What is expected:
All lines of the data shown below should be output exactly as they stand.

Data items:
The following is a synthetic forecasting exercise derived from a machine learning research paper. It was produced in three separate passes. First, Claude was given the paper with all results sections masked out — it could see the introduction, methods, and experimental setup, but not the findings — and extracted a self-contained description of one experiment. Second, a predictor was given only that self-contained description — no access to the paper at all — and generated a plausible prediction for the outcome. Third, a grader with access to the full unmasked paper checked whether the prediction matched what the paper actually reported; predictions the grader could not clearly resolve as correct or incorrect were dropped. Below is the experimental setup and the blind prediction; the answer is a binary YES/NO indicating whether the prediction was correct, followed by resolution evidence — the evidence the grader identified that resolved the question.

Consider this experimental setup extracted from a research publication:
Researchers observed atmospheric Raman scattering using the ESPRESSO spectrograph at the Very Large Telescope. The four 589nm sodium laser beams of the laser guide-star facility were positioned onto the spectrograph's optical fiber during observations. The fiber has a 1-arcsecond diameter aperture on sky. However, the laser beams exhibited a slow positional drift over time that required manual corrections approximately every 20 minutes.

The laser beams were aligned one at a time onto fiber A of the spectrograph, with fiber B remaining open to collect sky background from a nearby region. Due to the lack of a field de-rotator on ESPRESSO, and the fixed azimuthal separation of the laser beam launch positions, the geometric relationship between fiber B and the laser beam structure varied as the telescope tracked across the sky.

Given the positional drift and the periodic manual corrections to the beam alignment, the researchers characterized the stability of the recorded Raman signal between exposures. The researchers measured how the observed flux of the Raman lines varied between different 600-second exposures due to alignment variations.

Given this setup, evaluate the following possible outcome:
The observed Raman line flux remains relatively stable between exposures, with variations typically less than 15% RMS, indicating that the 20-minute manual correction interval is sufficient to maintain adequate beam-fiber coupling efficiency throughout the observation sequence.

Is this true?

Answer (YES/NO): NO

Final answer:
The following is a synthetic forecasting exercise derived from a machine learning research paper. It was produced in three separate passes. First, Claude was given the paper with all results sections masked out — it could see the introduction, methods, and experimental setup, but not the findings — and extracted a self-contained description of one experiment. Second, a predictor was given only that self-contained description — no access to the paper at all — and generated a plausible prediction for the outcome. Third, a grader with access to the full unmasked paper checked whether the prediction matched what the paper actually reported; predictions the grader could not clearly resolve as correct or incorrect were dropped. Below is the experimental setup and the blind prediction; the answer is a binary YES/NO indicating whether the prediction was correct, followed by resolution evidence — the evidence the grader identified that resolved the question.

Consider this experimental setup extracted from a research publication:
Researchers observed atmospheric Raman scattering using the ESPRESSO spectrograph at the Very Large Telescope. The four 589nm sodium laser beams of the laser guide-star facility were positioned onto the spectrograph's optical fiber during observations. The fiber has a 1-arcsecond diameter aperture on sky. However, the laser beams exhibited a slow positional drift over time that required manual corrections approximately every 20 minutes.

The laser beams were aligned one at a time onto fiber A of the spectrograph, with fiber B remaining open to collect sky background from a nearby region. Due to the lack of a field de-rotator on ESPRESSO, and the fixed azimuthal separation of the laser beam launch positions, the geometric relationship between fiber B and the laser beam structure varied as the telescope tracked across the sky.

Given the positional drift and the periodic manual corrections to the beam alignment, the researchers characterized the stability of the recorded Raman signal between exposures. The researchers measured how the observed flux of the Raman lines varied between different 600-second exposures due to alignment variations.

Given this setup, evaluate the following possible outcome:
The observed Raman line flux remains relatively stable between exposures, with variations typically less than 15% RMS, indicating that the 20-minute manual correction interval is sufficient to maintain adequate beam-fiber coupling efficiency throughout the observation sequence.

Is this true?

Answer (YES/NO): NO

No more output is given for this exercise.